Nearly 30 artists — from Lawrence, other parts of the country and the world — have contributed writings, music and two- and three-dimensional artwork for the exhibit, which will be on display through May 31. Sixty percent of the proceeds from sales will go to the Save the Wetlands organization.

‘Wild mercy in our hands’

Irene Grote, a Lawrence scientist and art enthusiast, has organized an exhibit in honor of the Baker Wetlands. The show opens today at the Lawrence Public Library, 707 Vt.

The artists range from a group of concerned students at Kennedy School to well-known regional artists like Lisa Grossman, who already has made efforts in her artwork to preserve the wetlands.

Twenty-five percent of the proceeds from the sale of a poster she created are going toward the preservation effort. The poster shows one of her paintings, a twilight panorama of the wetlands, with a quote from naturalist author Terry Tempest Williams across the bottom:

“The eyes of the future are looking back at us and praying for us to see beyond our own time. They are kneeling with hands clasped that we might act with restraint, that we might leave room for the life that is destined to come. To protect what is wild is to protect what is gentle. Perhaps the wildness we fear is the pause between our own heartbeats, the silent space that says we live only by grace. Wilderness lives by this same grace. Wild mercy is in our hands.”

Poster sales have generated about $700 so far, Grossman said.

Composer and classical guitarist Dusan Bogdanovic, who plays with the classical guitar trio De Falla in San Francisco, wrote and recorded six American Indian studies that Grote will play at the opening reception. And world-renowned artist Catherine Bolle of Switzerland has sent work for the show as well.

Ongoing efforts

Grote hopes the artwork increases community awareness about the wetlands and encourages more people to visit them.
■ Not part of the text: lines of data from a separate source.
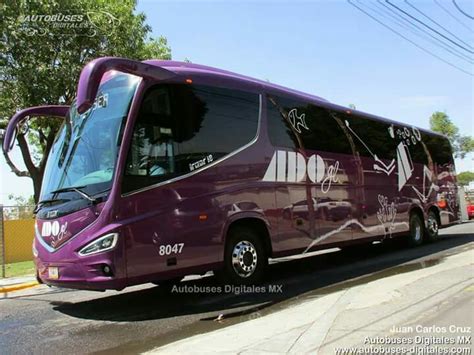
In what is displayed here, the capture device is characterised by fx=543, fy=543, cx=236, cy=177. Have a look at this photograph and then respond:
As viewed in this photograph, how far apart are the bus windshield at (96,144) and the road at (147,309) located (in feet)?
5.87

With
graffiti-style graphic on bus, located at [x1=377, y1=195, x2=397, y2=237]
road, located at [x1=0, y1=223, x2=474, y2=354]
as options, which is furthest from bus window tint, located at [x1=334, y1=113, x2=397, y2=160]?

She doesn’t expect to generate a fortune, but any amount helps, she said.

What: An exhibit of art inspired by the Baker WetlandsWhen: Today through May 31, with an opening reception from 7 p.m. to 9 p.m. todayWhere: Lawrence Public Library, 707 Vt.Details: 60 percent of proceeds from art sales will support the wetlands.

Community groups like the Wetlands Preservation Organization and Save the Wetlands are waiting anxiously for a decision from the U.S. Army Corps of Engineers, which will accept or reject a proposal to complete the eastern leg of the trafficway on a 32nd Street alignment through the wetlands. If the route is approved, opponents likely will counter with litigation, said Bruce Plenk, an attorney for the Wetlands Preservation Organization.

This is the second art show in recent months to benefit the wetlands. In February, Fields Gallery donated about $350 to the cause after a sale of its artists’ work. Among the pieces were photographs of the wetlands by local artist Wally Emerson.

“It’s definitely showing there’s sort of continued support among the arts community for preserving spaces like the Haskell-Baker Wetlands, both intrinsically and because it’s a great place to produce art,” Plenk said. “None of those pictures would have been half as attractive if there had been semis in the background and guard rails.”